# End-to-End Pipeline Runner
This notebook sequentially executes the ingestion, full pipeline, and term decay analysis scripts located in `final_submission/src`.

Order of execution:
1. Verify environment & script presence
2. Run data ingestion (`ingest_provided_data.py`)
3. Run full pipeline (`full_pipeline.py`)
4. Run term decay analysis (`term_decay_analysis.py`)
5. Summarize produced artifacts
6. (Optional) Parameterized execution template

In [None]:
# Section 1: Set Working Directory & Verify Scripts
import os, pathlib, sys, json, datetime
from pprint import pprint

PROJECT_ROOT = pathlib.Path.cwd()
# Try to locate the final_submission/src directory relative to notebook location
candidate = PROJECT_ROOT / 'final_submission' / 'src'
if not candidate.is_dir():
    # If notebook placed at project root, adjust
    alt = pathlib.Path('final_submission/src').resolve()

◆ Given instruction ◆
Repeat the pipeline notebook word for word between "5. Summarize produced" and "PROJECT_ROOT = pathlib.Path.cwd()", inclusive. The records that come next are separate material with no tie to the pipeline notebook.

◆ Data listing ◆
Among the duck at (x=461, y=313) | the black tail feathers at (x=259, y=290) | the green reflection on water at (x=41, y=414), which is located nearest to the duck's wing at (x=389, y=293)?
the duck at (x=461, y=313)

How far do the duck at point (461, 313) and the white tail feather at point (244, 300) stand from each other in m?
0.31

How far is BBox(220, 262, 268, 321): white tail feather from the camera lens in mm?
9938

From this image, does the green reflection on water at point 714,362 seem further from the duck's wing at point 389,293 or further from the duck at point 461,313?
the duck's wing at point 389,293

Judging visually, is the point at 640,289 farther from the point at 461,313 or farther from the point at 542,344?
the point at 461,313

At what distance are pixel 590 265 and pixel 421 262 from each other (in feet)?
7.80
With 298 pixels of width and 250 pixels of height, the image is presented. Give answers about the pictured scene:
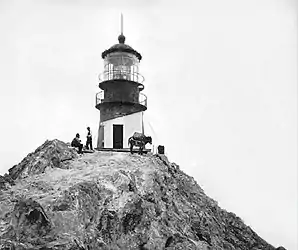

◆ The output ◆
5. Summarize produced artifacts
6. (Optional) Parameterized execution template

In [None]:
# Section 1: Set Working Directory & Verify Scripts
import os, pathlib, sys, json, datetime
from pprint import pprint

PROJECT_ROOT = pathlib.Path.cwd()